Текстовый фрагмент
Позже, для просмотра нашего рекламного ролика, нас пригласили этажом выше в апартаменты какого-то партийного бонзы от кино, у которого был видеомагнитофон и который за всё время, что мы у него были, не произнёс ни единого слова.
Катанян написал сценарий о Лиле Брик, который Джон собирался купить, и мне предстояло переводить деловые переговоры, которые к всеобщему облегчению закончились быстро и без осложнений.
ЛЕНИНГРАД
Джон спал как убитый в купе «Красной Стрелы», мчавшей нас в Ленинград, я же долго ворочался, предавшись воспоминаниям...
Профессия кинооператора — это профессия профессионального путешественника, который в любое время дня и ночи должен быть готовым на подъём. Поезда, самолёты и вертолёты, корабли и автомобили, тракторы и лошади перевозили меня из одного конца страны в другой. Добрая часть моей сознательной жизни прошла в дороге и, особенно, между двумя главными городами этой огромной и непонятной страны.
— Ленинград-Москва, Москва-Ленинград — выстукивали колёса. Именно в поезде Москва-Ленинград я в первый раз рассказал моему близкому другу о решении уехать.
Смотря в окно на знакомый и почти неизменившийся пейзаж, я думал о превратностях судьбы, о том, как был неправ 11 лет назад, будучи уверенным, что с этой страной я простился навсегда. Я волновался в преддверии встречи с друзьями, с городом, с местом, где родился и вырос.
За окном замелькали ленинградские пригороды, серые и пыльные, мост через Лиговку, Московский вокзал. Мы приехали в Ленинград.
Игорь Войтенко поседел и посолиднел. Мы крепко обнялись.

Задание для выполнения
Выпишите из отрывка о поездке в Ленинград все средства передвижения, которые перевозили рассказчика из одного конца страны в другой. Эти данные для работы не понадобятся.

Исходные данные
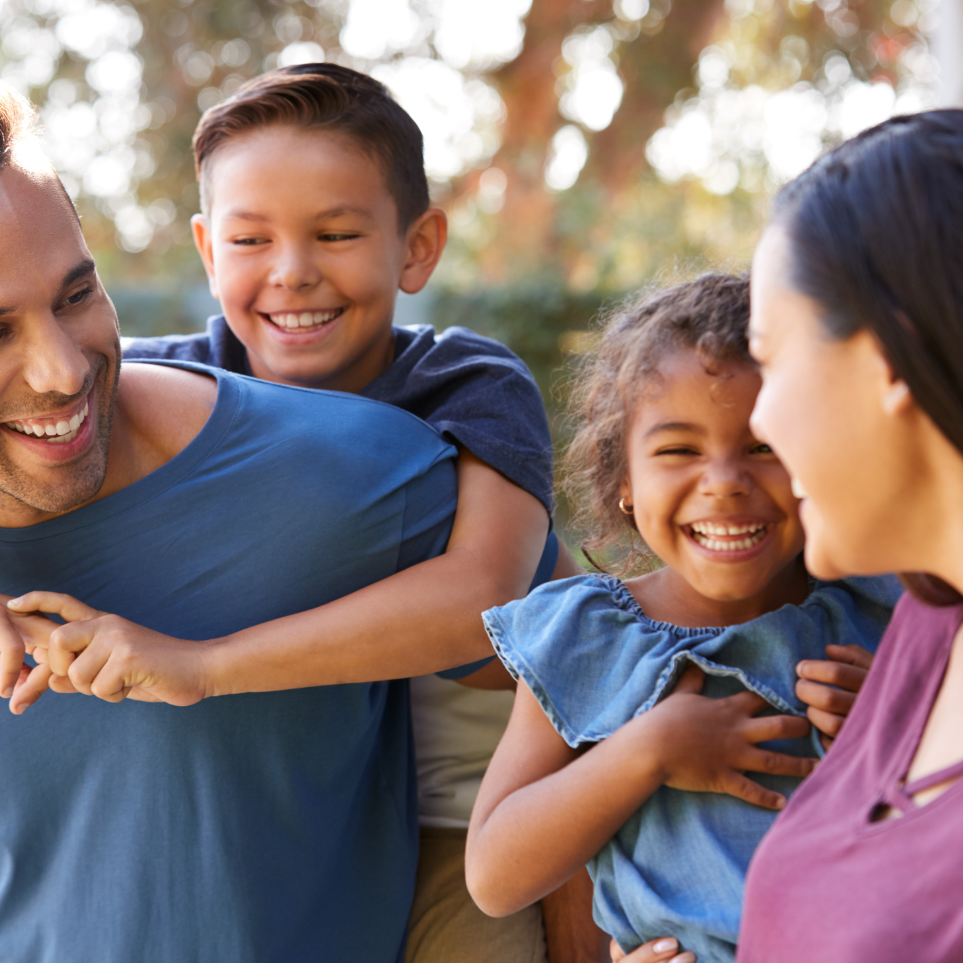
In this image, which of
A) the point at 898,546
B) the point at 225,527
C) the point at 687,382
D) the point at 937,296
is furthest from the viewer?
Answer: the point at 225,527

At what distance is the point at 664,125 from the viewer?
12797mm

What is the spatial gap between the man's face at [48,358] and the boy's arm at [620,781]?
0.86 metres

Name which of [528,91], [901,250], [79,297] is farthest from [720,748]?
[528,91]

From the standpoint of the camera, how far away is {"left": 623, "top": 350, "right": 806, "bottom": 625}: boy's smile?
5.20ft

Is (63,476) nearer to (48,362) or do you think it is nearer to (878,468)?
(48,362)

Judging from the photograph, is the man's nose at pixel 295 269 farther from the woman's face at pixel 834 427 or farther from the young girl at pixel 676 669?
the woman's face at pixel 834 427

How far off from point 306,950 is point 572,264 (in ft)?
35.3

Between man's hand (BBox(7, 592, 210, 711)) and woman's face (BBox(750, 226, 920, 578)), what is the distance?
0.96 meters

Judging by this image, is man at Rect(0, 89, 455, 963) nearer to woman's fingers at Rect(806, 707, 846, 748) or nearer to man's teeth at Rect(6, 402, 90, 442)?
man's teeth at Rect(6, 402, 90, 442)

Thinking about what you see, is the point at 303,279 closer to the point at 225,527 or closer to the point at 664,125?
the point at 225,527

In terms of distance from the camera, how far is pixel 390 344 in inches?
99.9

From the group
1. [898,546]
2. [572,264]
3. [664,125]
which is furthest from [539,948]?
[664,125]

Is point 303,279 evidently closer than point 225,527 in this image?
No

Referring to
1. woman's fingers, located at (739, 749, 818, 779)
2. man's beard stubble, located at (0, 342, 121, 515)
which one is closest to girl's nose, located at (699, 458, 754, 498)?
woman's fingers, located at (739, 749, 818, 779)
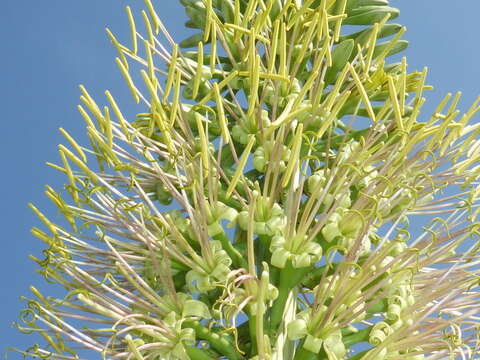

Выполненное задание
Поезда, самолёты, вертолёты, корабли, автомобили, тракторы и лошади.